Validation results using antibodies that are either clinically approved or in development. (a) The retention probability to be within the top n-ranked candidates. Shown are the top 10 ranked antibodies of the cohort in Jain et al.,⁵⁷ as ranked by topness. Antibodies marked with red rectangles in panels (a, b) are those that are either not yet approved or discontinued, but still ranked in the top 10. (b) The retention probability to be in top 10 candidates. Antibodies are sorted on the x-axis in order of decreasing retention probability. (c) The 3-D MDS representation for the antibodies studied in Jain et al.⁵⁷ (d) An “ROC” plot, where approved antibodies are plotted against not-yet-approved antibodies. Antibodies are plotted from best ranked to worst ranked by SMAA-TOPSIS prediction, as the blue curve proceeds from lower left to upper right.

Figure 9(d) shows a variant of an “ROC” plot, wherein all 137 antibodies are plotted on the blue curve from best ranked (lower left) to worst ranked (upper right) by the SMAA-TOPSIS prediction using topness. If an antibody is approved, the blue curve takes a step upward, if an antibody is not yet approved, the curve takes a step to the right. This procedure constructs a type of receiver operating characteristic (ROC) curve, wherein approved antibodies are treated as true positives, and not-yet-approved antibodies are (tentatively) treated as false-positives, though they may be approved in the future. Discontinued antibodies in this list are also treated as false-positives. We emphasize this procedure is only intended to rank candidates on the physico-chemical screening characteristics; it is not a predictor of clinical success. We note, however, that 8 out of the top 10 candidates as ranked by topness have been approved, motavizumab is discontinued, and ficlatuzumab is in phase 2. Nine out of the top 10 candidates as ranked by retention probability have been approved, with ficlatuzumab in phase 2. Conversely, 8 of the bottom 10 topness-ranked candidates have not been approved yet (three are in phase 3 trials and five are in phase 2 trials).
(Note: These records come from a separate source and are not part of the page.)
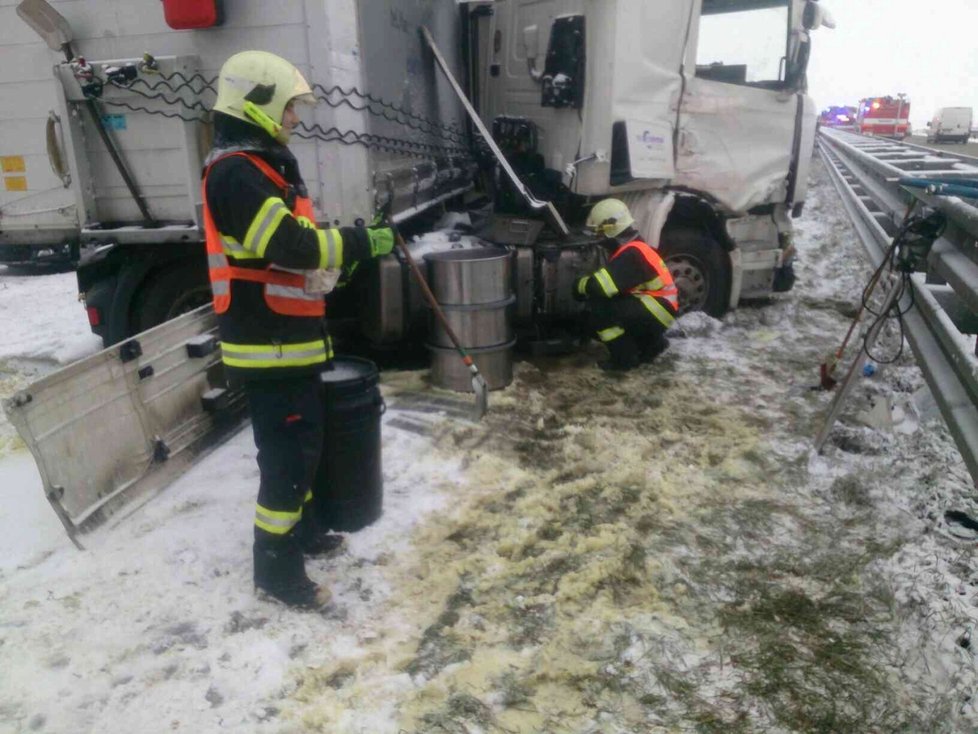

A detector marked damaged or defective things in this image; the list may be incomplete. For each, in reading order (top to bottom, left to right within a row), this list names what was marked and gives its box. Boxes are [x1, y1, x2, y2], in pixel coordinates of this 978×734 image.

damaged semi truck [3, 0, 836, 350]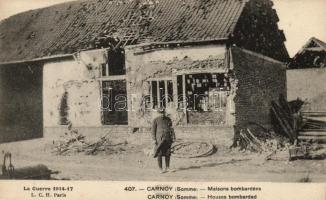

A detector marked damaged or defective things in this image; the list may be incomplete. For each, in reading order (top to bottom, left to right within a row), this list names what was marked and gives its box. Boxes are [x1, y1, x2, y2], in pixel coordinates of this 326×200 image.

shattered wall [0, 62, 42, 142]
shattered wall [43, 50, 106, 128]
broken window [101, 49, 125, 76]
damaged house [0, 0, 290, 145]
broken window [148, 79, 173, 108]
shattered wall [125, 44, 229, 128]
broken window [178, 73, 229, 111]
shattered wall [232, 47, 286, 128]
shattered wall [286, 68, 326, 110]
As a second application of antibody data from the literature, Bailly et al.⁵⁸ have discussed the prediction of antibody “developability” profiles through early stage discovery screening. They studied nine physico-chemical properties (nine screening criteria) of 10 antibody variants, for which we follow their naming convention and label as mAb87 and mAb102-110. The nine screening criteria—which are quantities such as thermal stability, reduced aggregation propensity, and robustness against fragmentation or clipping—are classified into two groups, Priority 1 and Priority 2, depending on their importance for developability.⁵⁸ Here, we give the five criteria that were determined as Priority 1 a weight of 1 and uncertainty 0.5, while the four Priority 2 criteria are given weight 0.5 and uncertainty $0.5 / \sqrt{3}$ . Performing a SMAA-TOPSIS ranking with this dataset gives the results shown in Supplemental Figure S12, which appear to correlate well with the authors’ conclusions. First, mAb103 is ranked as having the best developability profile. On the other hand, a surprise from the present analysis is that mAb102 is ranked second best. This antibody had two non-optimal properties as determined by the authors, as opposed to mAb105, mAb106, and mAb107, which had only one non-optimal property. Other conclusions of the authors are also recapitulated in the SMAA-TOPSIS ranking, including (1) mutated IgG1 isotypes tend to be more developable than IgG4 isotypes (Figure S12B), (2) for IgG4 isotypes, the variable light chain ranking among variants studied is preserved (VL5 (mAb107) > VL7(mAb109) = VL8(mAb110) > VL6(mAb108) in the authors’ nomenclature⁵⁸), (3) several antibodies including the IgG4 mAb107 are significantly better than the parent IgG4 antibody mAb87. A plot of the retention probability, and a PCA plot projected in 3 D, are both shown in Supplemental Figure S12.

3.8 Further validation using other literature data

We conclude our results with a final validation of the method, by applying it to two additional data sets from the MCDM literature. Tsaur et al.⁵⁹ have used the TOPSIS method, but without any weight randomization, to rank three airlines. For screening values, they use triangular fuzzy numbers for 15 differently weighted criteria measuring service quality. Applying the SMAA-TOPSIS method developed here and using their derived weights as well as the mean performance values for each screening criterion, we directly reproduce their ranking (of airlines B, C, then A in their notation). However, because we allow for uncertainty in the weights, we can also find the probability that, for example, airline C is the top-ranked airline, and so on. Supplemental Figure S13 shows the probability that each airline is ranked first, second or third. This analysis can help quantify if one candidate performs either marginally or substantially better than another. For example Figure S13A,B shows that airline C ranks only marginally better than airline A, i.e. with some changes in the weights of the screening criteria, A would rank above C.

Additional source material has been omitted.